As a brief digression: Part of me feels uneasy about harboring such a negative attitude toward the sole major writer/producer that worked on TNG and its successors who was a woman. At the same time, though, another part of me feels like: Really, Jeri Taylor? You just toss into the script that the Talarians are extremely patriarchal? One of this episode’s failings is how saturated it is with boring, stereotypically male attitudes, in fact. (Though at least Worf injects a refreshingly non-sexist attitude in his one scene with Jono.) But could they not have, I don’t know, made either the human child or the Talarian parent female, for example? Okay, the human admiral grandparent is at least a woman, but she’s barely a player in the episode. Hell, even in the pictures of Jono’s parents that someone digs up, dad is a Starfleet officer but mom is in civilian clothes! (Not that I remotely know that these decisions were Taylor’s in particular; she was, after all, only one of the episode’s two co-writers, and it was based on a story by a third person. But still.) Anyway, these complaints about gender on TNG go way beyond this episode, and it may be that I’m only harping on them right now to offset my discomfort—and I do think that my dislike of Taylor’s work is about the work, not about her gender (I wish there had been more female writers and producers on the show!)—and yet, I still feel somewhat uncomfortable about it. Just putting that out there.

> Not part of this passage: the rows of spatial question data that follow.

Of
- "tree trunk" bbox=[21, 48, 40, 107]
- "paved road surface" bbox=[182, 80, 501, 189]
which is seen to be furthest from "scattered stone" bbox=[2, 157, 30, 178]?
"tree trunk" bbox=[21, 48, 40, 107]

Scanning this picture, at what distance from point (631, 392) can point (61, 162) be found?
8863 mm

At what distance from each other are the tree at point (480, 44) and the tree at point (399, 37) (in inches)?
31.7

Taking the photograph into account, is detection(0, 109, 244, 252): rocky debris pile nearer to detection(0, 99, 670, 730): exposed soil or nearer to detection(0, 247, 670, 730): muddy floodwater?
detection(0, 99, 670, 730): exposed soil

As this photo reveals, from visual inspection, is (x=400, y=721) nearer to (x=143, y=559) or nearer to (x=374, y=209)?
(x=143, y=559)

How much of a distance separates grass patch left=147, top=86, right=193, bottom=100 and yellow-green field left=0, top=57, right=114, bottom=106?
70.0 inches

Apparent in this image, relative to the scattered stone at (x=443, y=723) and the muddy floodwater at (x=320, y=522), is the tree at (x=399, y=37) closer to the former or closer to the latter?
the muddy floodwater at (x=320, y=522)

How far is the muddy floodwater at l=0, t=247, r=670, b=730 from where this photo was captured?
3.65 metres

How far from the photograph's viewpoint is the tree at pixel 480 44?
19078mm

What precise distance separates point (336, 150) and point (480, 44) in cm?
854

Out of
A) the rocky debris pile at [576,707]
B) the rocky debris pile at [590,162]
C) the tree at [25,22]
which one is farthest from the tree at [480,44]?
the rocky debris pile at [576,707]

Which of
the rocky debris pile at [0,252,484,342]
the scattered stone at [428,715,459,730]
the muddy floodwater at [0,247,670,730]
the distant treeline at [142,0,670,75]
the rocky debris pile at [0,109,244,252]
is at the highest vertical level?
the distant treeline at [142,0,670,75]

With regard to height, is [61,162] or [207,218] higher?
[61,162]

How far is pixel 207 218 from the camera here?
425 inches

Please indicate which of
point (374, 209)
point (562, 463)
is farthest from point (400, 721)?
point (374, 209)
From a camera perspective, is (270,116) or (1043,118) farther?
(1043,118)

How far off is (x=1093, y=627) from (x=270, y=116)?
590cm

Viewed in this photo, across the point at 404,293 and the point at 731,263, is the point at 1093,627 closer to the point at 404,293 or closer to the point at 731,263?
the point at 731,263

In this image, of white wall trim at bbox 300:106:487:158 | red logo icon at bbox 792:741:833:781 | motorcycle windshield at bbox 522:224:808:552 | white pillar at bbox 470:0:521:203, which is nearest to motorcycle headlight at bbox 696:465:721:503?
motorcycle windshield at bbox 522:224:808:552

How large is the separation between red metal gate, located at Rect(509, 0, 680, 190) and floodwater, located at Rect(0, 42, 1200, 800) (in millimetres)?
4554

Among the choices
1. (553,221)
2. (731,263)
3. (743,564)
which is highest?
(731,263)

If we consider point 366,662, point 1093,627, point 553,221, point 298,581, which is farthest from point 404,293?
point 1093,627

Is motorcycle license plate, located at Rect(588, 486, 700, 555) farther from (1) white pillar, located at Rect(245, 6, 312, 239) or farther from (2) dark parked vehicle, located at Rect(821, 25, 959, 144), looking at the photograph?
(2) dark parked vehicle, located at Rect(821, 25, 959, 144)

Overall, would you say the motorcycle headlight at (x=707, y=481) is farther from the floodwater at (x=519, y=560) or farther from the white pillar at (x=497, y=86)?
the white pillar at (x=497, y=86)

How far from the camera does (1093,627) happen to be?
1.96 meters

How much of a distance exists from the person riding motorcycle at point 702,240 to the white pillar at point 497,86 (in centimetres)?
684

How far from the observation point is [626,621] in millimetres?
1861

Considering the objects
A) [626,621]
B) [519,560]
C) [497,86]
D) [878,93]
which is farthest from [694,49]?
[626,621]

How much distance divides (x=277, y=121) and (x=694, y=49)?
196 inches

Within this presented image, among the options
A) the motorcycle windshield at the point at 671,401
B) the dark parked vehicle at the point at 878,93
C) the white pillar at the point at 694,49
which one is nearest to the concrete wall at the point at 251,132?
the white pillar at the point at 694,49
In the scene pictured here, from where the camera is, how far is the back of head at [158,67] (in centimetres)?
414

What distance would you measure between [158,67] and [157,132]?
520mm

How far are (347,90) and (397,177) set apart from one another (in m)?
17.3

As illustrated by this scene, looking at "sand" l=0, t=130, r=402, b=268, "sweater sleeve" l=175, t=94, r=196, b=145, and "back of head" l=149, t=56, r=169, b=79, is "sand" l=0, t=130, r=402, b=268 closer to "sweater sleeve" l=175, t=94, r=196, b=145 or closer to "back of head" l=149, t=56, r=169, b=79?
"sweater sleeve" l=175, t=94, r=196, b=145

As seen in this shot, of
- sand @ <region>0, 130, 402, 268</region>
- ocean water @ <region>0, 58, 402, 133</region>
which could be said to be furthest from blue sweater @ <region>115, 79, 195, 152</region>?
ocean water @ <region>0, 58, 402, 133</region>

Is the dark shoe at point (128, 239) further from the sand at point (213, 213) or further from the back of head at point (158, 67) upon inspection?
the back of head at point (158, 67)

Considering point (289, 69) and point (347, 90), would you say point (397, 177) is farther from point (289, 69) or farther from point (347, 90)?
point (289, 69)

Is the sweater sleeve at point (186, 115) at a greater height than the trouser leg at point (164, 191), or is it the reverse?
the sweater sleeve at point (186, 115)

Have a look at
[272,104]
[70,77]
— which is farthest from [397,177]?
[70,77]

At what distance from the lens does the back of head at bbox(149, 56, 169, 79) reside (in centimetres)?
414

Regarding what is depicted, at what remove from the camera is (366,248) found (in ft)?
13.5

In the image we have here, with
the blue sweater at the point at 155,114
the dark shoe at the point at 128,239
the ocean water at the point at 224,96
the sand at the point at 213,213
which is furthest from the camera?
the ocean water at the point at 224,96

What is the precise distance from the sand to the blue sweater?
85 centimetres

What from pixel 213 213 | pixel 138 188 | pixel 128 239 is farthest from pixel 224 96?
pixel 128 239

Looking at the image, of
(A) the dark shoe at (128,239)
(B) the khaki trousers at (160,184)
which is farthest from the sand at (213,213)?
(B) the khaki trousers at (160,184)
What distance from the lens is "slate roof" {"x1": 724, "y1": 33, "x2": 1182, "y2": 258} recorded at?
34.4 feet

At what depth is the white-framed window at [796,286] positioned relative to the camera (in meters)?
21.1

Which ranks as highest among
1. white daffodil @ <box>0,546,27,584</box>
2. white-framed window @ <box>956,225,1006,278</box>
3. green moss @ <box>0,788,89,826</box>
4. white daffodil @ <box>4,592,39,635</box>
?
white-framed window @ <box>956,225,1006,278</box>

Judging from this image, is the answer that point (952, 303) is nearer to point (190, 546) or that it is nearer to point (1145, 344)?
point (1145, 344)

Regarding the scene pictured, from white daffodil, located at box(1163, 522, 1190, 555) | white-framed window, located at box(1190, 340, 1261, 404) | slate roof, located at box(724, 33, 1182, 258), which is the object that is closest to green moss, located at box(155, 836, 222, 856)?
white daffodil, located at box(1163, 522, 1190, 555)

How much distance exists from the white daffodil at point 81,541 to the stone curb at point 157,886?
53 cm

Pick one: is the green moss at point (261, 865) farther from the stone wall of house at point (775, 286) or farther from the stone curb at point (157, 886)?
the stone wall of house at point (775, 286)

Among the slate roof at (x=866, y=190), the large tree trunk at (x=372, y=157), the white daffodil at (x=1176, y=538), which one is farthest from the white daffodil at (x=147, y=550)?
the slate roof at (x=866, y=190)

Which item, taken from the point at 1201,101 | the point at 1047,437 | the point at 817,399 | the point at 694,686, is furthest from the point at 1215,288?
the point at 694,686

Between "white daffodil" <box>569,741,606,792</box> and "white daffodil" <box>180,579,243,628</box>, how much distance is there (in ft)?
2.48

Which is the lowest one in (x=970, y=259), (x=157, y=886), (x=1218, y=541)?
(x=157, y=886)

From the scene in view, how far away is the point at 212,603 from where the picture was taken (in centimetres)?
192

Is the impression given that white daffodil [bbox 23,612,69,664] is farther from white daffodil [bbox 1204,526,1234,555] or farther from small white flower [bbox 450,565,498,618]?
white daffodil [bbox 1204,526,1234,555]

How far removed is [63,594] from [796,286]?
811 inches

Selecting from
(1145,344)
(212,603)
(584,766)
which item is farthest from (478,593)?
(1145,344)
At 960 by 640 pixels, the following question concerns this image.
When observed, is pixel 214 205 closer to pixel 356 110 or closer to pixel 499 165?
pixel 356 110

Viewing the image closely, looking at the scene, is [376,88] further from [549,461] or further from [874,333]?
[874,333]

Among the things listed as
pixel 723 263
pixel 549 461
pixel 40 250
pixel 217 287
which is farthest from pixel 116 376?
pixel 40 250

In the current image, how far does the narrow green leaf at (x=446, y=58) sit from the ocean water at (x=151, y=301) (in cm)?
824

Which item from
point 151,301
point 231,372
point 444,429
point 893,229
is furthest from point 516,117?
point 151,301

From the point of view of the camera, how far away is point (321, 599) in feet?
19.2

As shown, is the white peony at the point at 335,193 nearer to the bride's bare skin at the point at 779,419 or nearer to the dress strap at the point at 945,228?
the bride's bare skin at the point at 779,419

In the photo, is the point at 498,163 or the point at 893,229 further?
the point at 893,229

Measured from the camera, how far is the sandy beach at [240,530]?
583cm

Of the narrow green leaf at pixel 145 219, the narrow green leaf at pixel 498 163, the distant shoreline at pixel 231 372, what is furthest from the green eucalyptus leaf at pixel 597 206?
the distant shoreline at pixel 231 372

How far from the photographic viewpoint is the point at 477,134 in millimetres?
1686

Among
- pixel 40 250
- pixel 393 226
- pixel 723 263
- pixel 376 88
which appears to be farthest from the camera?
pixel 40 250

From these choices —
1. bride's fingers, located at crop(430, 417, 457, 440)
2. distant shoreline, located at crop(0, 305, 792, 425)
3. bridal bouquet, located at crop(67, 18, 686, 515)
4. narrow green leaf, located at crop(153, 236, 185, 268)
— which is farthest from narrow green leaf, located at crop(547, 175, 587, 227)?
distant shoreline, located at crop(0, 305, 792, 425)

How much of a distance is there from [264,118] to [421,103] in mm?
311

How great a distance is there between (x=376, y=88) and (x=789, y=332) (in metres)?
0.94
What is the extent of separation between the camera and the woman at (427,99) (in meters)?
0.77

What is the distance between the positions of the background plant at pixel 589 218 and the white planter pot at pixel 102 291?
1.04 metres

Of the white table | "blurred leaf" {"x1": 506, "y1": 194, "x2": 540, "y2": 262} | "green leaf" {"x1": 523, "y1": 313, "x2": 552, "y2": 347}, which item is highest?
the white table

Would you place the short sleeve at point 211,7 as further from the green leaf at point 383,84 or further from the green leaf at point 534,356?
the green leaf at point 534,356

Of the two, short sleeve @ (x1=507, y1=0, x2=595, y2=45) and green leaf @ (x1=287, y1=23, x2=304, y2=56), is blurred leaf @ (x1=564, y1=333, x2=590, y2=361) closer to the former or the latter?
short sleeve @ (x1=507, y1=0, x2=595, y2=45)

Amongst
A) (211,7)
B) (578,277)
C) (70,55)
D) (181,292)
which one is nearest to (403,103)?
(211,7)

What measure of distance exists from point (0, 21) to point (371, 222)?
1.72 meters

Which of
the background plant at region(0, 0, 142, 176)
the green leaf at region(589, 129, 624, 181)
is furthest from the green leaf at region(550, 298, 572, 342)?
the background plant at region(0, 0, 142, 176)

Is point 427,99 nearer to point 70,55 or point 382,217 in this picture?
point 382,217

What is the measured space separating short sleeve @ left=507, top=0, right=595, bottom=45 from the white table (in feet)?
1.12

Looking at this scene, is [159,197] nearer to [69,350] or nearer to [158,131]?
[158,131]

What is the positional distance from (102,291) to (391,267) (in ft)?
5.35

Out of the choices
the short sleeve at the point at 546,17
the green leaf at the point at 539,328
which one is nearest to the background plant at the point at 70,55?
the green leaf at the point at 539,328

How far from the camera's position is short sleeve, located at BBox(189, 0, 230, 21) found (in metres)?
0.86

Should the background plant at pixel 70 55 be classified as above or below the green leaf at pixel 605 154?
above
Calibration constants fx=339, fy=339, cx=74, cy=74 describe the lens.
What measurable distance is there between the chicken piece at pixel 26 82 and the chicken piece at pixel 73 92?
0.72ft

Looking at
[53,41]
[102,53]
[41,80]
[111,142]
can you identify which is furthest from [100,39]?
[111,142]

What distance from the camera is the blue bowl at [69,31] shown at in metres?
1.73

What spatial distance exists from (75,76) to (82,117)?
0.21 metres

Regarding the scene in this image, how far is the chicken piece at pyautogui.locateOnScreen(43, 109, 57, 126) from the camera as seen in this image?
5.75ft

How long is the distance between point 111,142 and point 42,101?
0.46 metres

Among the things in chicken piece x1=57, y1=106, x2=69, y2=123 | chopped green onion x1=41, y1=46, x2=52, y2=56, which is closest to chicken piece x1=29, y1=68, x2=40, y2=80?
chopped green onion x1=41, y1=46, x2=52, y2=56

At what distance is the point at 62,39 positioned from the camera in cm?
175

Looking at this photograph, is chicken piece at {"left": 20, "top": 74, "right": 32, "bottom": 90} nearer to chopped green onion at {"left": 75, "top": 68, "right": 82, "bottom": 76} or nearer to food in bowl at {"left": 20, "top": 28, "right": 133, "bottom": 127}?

But in any event, “Suddenly Human” is not a great episode.
Long before this viewing, I always found the episode’s moral conclusion—that it doesn’t really matter whether Jono is human or not but that he should be allowed to decide his own fate, and that there is much more harm to be done by ripping him away from his family than by letting him stay—so obvious that it seemed ridiculous that anyone was even considering otherwise, though your point that they should have at least discussed that the aliens could have returned Jono to his family at the time is well taken, and that might have made the issue at least a bit more grey. However, I end up feeling annoyed with the Starfleet characters for most of the episode that they’re even considering ripping the kid away from everything he’s ever known. However, I think I found Jono, if not particularly compelling, at least believable and more or less watchable.
TNG is full of these issues of conventionality and patriarchy that you mention, which I agree drags on the episode, but then, that’s often true of this era of Trek. I certainly agree that a lot more could have been done to make this episode much more interesting if they had made the characters more complex, but I probably would have given it three stars. It’s not a great episode. It’s… fine.
Well, the episode also dangles the possibility that the Talarian father may be abusive and Jono may have Stockholm Syndrome. This is ultimately dismissed, albeit seemingly only on the strength of the said father’s assurances that boys will be boys and that it’s perfectly normal to have broken half the bones in your body at one time or another by the time you’re a teenager (this connects to my remark about the episode being irritatingly full of machismo). The impression with which I was left is that the abuse thing is basically just there to muddy the waters and avoid making the “moral conclusion” too obvious too early. This “works” (in my view), but not in a good way, since it doesn’t actually add any complexity or ambiguity in the end. That’s part of what I mean about the episode brushing aside any/all potential ambiguities in order to make its (obvious) moral/political point.